According to one secret GCHQ slide, the British intelligence agency penetrated Gemalto’s internal networks, planting malware on several computers, giving GCHQ secret access. We “believe we have their entire network,” the slide’s author boasted about the operation against Gemalto.
Additionally, the spy agency targeted unnamed cellular companies’ core networks, giving it access to “sales staff machines for customer information and network engineers machines for network maps.” GCHQ also claimed the ability to manipulate the billing servers of cell companies to “suppress” charges in an effort to conceal the spy agency’s secret actions against an individual’s phone. Most significantly, GCHQ also penetrated “authentication servers,” allowing it to decrypt data and voice communications between a targeted individual’s phone and his or her telecom provider’s network. A note accompanying the slide asserted that the spy agency was “very happy with the data so far and [was] working through the vast quantity of product.”
The Mobile Handset Exploitation Team (MHET), whose existence has never before been disclosed, was formed in April 2010 to target vulnerabilities in cellphones. One of its main missions was to covertly penetrate computer networks of corporations that manufacture SIM cards, as well as those of wireless network providers. The team included operatives from both GCHQ and the NSA.

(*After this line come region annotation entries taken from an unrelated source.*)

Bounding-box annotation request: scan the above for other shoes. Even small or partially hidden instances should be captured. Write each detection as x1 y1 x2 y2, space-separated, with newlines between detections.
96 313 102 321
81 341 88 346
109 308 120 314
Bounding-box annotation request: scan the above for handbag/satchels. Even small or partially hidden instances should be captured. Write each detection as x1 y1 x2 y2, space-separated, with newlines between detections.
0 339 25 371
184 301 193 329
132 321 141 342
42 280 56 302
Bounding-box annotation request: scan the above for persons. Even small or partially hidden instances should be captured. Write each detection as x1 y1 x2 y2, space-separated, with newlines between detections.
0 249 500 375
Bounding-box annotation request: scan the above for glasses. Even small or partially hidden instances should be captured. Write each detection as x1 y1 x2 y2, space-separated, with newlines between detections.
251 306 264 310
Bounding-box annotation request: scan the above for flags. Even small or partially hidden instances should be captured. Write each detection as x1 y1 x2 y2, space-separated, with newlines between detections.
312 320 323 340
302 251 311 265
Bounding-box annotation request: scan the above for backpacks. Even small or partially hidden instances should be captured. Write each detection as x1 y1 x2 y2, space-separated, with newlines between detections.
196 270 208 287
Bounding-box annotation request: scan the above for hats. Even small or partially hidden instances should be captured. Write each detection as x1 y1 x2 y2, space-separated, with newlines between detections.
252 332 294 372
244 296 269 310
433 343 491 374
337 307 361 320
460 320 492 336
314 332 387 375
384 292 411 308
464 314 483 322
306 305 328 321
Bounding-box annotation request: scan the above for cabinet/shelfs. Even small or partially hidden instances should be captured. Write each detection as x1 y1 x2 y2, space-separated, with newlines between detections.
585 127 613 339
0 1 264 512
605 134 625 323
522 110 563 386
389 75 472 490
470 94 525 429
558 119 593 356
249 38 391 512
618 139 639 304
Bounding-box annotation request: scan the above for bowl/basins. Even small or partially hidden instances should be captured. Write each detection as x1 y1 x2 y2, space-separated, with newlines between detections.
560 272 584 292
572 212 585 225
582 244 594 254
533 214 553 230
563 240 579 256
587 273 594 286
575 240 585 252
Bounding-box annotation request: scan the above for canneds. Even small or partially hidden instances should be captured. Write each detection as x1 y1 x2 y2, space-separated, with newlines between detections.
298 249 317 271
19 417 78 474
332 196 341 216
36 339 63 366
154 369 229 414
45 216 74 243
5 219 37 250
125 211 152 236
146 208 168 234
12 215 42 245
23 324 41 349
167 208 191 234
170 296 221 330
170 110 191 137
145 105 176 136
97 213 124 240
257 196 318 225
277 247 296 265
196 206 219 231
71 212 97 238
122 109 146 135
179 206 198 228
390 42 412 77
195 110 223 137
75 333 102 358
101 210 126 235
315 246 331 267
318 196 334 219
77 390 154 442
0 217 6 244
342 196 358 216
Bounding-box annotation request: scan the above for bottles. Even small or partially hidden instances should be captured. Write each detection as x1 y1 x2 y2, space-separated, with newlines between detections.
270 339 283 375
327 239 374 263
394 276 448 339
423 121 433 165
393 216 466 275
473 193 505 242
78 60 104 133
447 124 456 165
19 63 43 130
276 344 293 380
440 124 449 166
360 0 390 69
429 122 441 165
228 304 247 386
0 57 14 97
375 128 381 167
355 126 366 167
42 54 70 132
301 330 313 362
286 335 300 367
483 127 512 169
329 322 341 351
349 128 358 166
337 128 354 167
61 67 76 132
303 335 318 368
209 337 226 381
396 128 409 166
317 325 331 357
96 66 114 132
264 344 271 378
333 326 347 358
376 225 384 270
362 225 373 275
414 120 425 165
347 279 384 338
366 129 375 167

While the FBI and other U.S. agencies can obtain court orders compelling U.S.-based telecom companies to allow them to wiretap or intercept the communications of their customers, on the international front this type of data collection is much more challenging. Unless a foreign telecom or foreign government grants access to their citizens’ data to a U.S. intelligence agency, the NSA or CIA would have to hack into the network or specifically target the user’s device for a more risky “active” form of surveillance that could be detected by sophisticated targets. Moreover, foreign intelligence agencies would not allow U.S. or U.K. spy agencies access to the mobile communications of their heads of state or other government officials.
“It’s unbelievable. Unbelievable,” said Gerard Schouw, a member of the Dutch Parliament, when told of the spy agencies’ actions. Schouw, the intelligence spokesperson for D66, the largest opposition party in the Netherlands, told The Intercept, “We don’t want to have the secret services from other countries doing things like this.” Schouw added that he and other lawmakers will ask the Dutch government to provide an official explanation and to clarify whether the country’s intelligence services were aware of the targeting of Gemalto, whose official headquarters is in Amsterdam.
Last November, the Dutch government proposed an amendment to its constitution to include explicit protection for the privacy of digital communications, including those made on mobile devices. “We have, in the Netherlands, a law on the [activities] of secret services. And hacking is not allowed,” Schouw said. Under Dutch law, the interior minister would have to sign off on such operations by foreign governments’ intelligence agencies. “I don’t believe that he has given his permission for these kind of actions.”
The U.S. and British intelligence agencies pulled off the encryption key heist in great stealth, giving them the ability to intercept and decrypt communications without alerting the wireless network provider, the foreign government or the individual user that they have been targeted. “Gaining access to a database of keys is pretty much game over for cellular encryption,” says Matthew Green, a cryptography specialist at the Johns Hopkins Information Security Institute. The massive key theft is “bad news for phone security. Really bad news.”